Bitstream

Last updated

A bitstream (or bit stream), also known as binary sequence, is a sequence of bits.

Contents

A bytestream is a sequence of bytes. Typically, each byte is an 8-bit quantity, and so the term octet stream is sometimes used interchangeably. An octet may be encoded as a sequence of 8 bits in multiple different ways (see bit numbering) so there is no unique and direct translation between bytestreams and bitstreams.

Bitstreams and bytestreams are used extensively in telecommunications and computing. For example, synchronous bitstreams are carried by SONET, and Transmission Control Protocol transports an asynchronous bytestream.

Relationship to bytestreams

In practice, bitstreams are not used directly to encode bytestreams; a communication channel may use a signalling method that does not directly translate to bits (for instance, by transmitting signals of multiple frequencies) and typically also encodes other information such as framing and error correction together with its data.[ citation needed ]

Examples

The term bitstream is frequently used to describe the configuration data to be loaded into a field-programmable gate array (FPGA). Although most FPGAs also support a byte-parallel loading method as well, this usage may have originated based on the common method of configuring the FPGA from a serial bit stream, typically from a serial PROM or flash memory chip. The detailed format of the bitstream for a particular FPGA is typically proprietary to the FPGA vendor.
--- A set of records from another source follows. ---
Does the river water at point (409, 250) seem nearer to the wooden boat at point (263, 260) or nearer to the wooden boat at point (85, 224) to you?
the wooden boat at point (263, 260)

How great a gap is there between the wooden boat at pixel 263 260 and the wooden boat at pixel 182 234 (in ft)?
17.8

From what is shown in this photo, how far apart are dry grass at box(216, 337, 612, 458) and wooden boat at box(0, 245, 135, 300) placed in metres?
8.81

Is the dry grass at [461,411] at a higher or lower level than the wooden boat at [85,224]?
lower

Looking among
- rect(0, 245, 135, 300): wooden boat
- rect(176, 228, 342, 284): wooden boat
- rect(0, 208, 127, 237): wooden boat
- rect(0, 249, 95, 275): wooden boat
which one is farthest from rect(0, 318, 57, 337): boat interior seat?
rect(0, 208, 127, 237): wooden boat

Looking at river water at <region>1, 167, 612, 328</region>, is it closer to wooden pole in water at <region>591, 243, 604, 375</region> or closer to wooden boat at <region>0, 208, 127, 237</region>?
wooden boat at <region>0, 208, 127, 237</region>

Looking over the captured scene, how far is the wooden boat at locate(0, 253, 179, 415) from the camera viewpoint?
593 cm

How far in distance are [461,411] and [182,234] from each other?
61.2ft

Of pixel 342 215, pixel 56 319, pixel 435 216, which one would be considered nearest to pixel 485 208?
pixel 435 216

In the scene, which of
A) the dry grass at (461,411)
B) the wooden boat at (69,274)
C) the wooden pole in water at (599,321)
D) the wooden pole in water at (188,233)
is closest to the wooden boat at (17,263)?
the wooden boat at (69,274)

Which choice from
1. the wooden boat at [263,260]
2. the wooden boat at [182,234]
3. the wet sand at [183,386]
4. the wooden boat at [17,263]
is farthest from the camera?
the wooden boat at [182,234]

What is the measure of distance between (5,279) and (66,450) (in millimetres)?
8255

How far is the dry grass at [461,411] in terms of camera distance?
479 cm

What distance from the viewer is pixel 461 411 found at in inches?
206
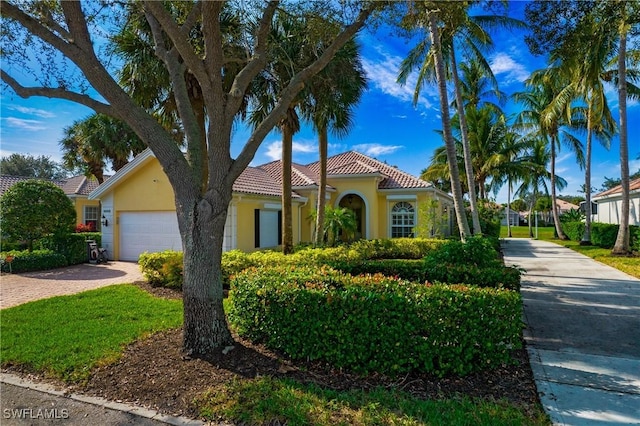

In mathematics, several specific infinite sequences of bits have been studied for their mathematical properties; these include the Baum–Sweet sequence, Ehrenfeucht–Mycielski sequence, Fibonacci word, Kolakoski sequence, regular paperfolding sequence, Rudin–Shapiro sequence, and Thue–Morse sequence.

On most operating systems, including Unix-like and Windows, standard I/O libraries convert lower-level paged or buffered file access to a bytestream paradigm. In particular, in Unix-like operating systems, each process has three standard streams, which are examples of unidirectional bytestreams. The Unix pipe mechanism provides bytestream communications between different processes.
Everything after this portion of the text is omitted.